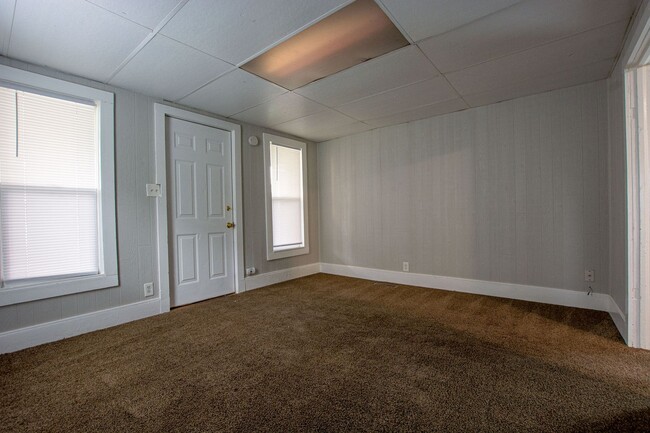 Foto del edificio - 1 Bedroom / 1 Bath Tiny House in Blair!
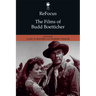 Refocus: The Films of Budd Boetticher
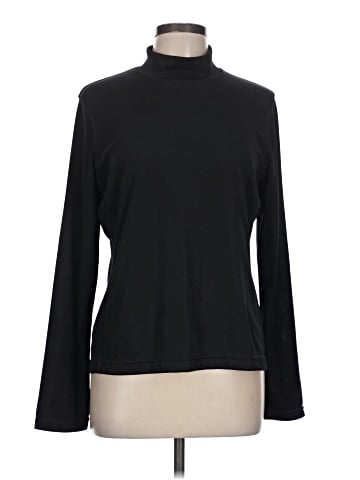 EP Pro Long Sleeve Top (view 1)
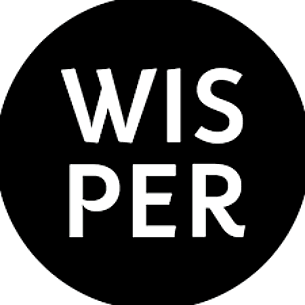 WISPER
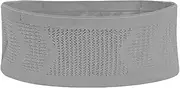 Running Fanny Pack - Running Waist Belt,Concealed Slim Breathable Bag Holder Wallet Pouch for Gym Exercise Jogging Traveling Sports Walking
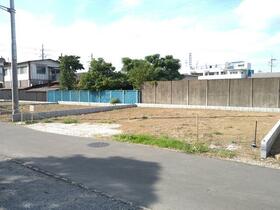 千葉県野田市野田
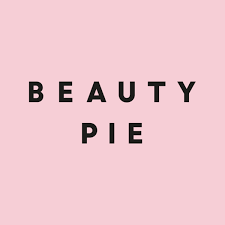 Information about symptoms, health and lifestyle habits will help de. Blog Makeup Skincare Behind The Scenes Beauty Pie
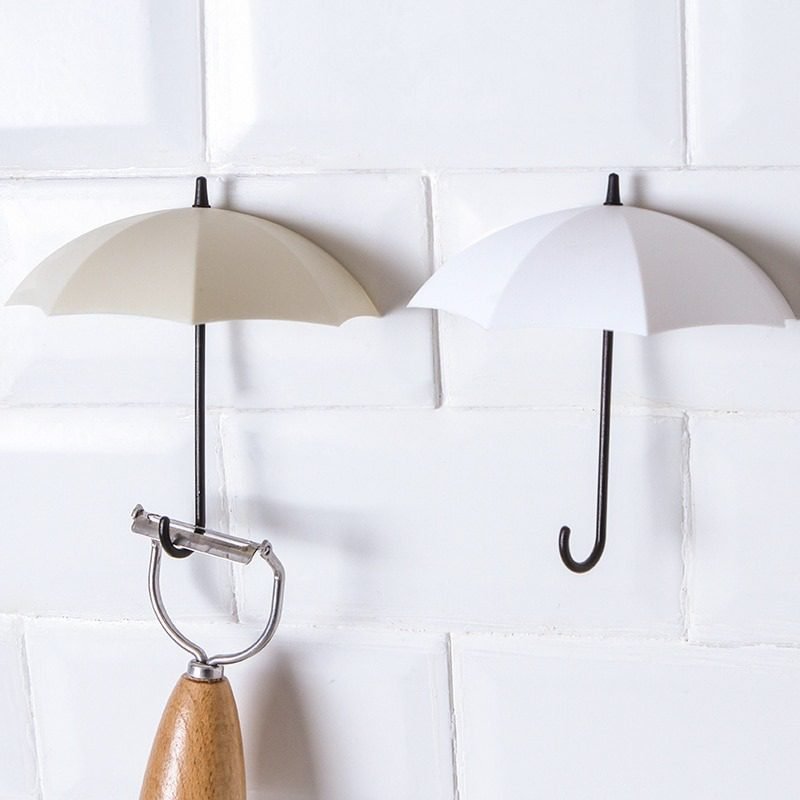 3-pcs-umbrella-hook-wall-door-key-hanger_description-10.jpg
################
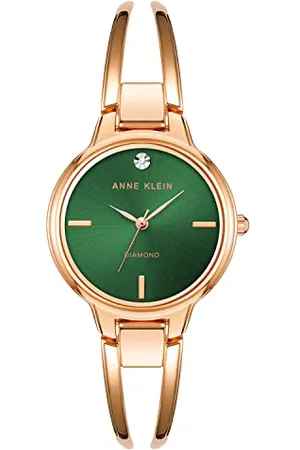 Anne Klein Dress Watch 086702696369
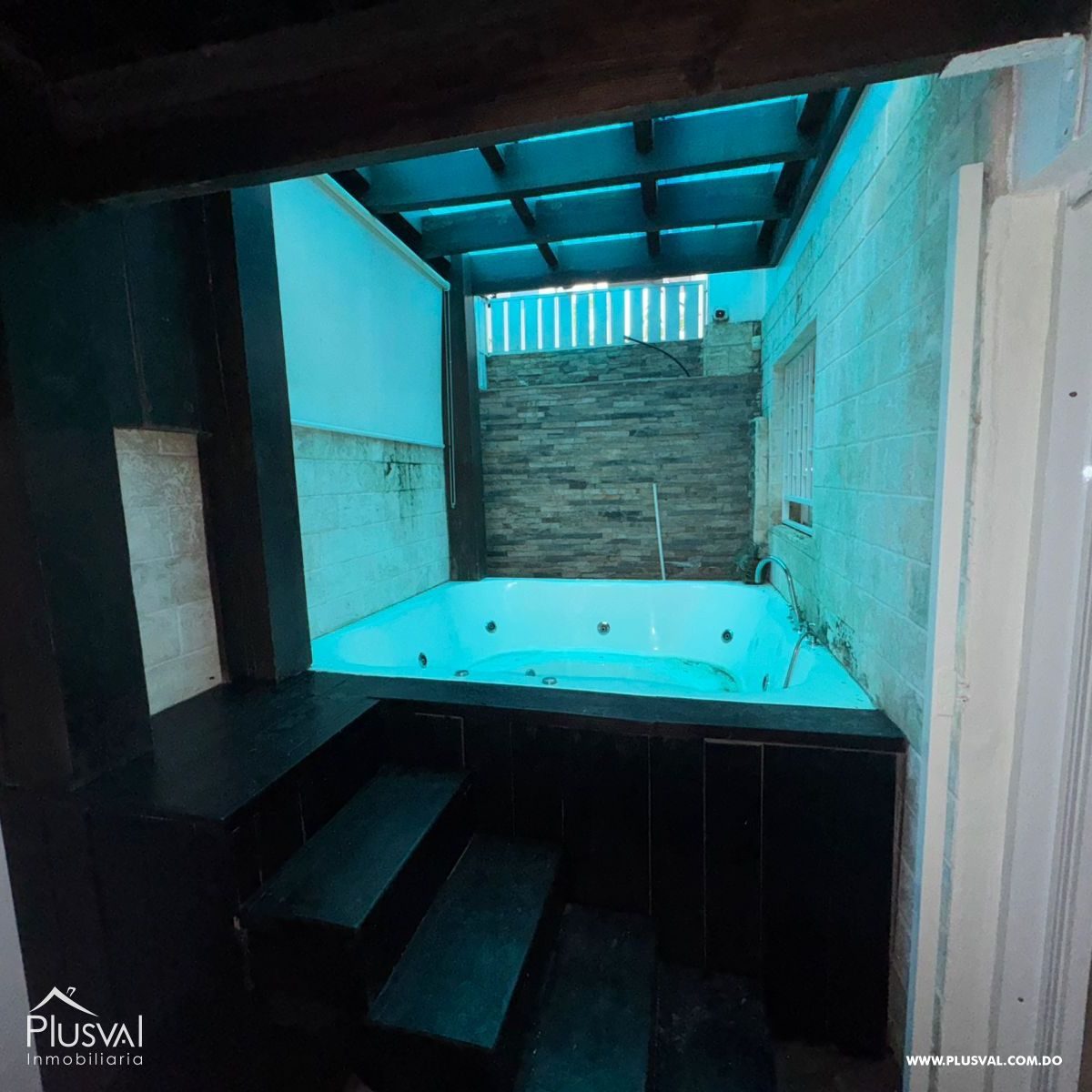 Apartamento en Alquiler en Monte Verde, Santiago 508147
################
### WHAT THE TASK ASKS
Can you update the items starting at the one that contains "Anne Klein Dress Watch 086702696369" and ending at the one that contains "Apartamento en Alquiler" so that "Alquiler" becomes "Venta" and nothing else changes? Give only those items, without the pictures.

### YOUR RESPONSE
 Anne Klein Dress Watch 086702696369
 Apartamento en Venta en Monte Verde, Santiago 508147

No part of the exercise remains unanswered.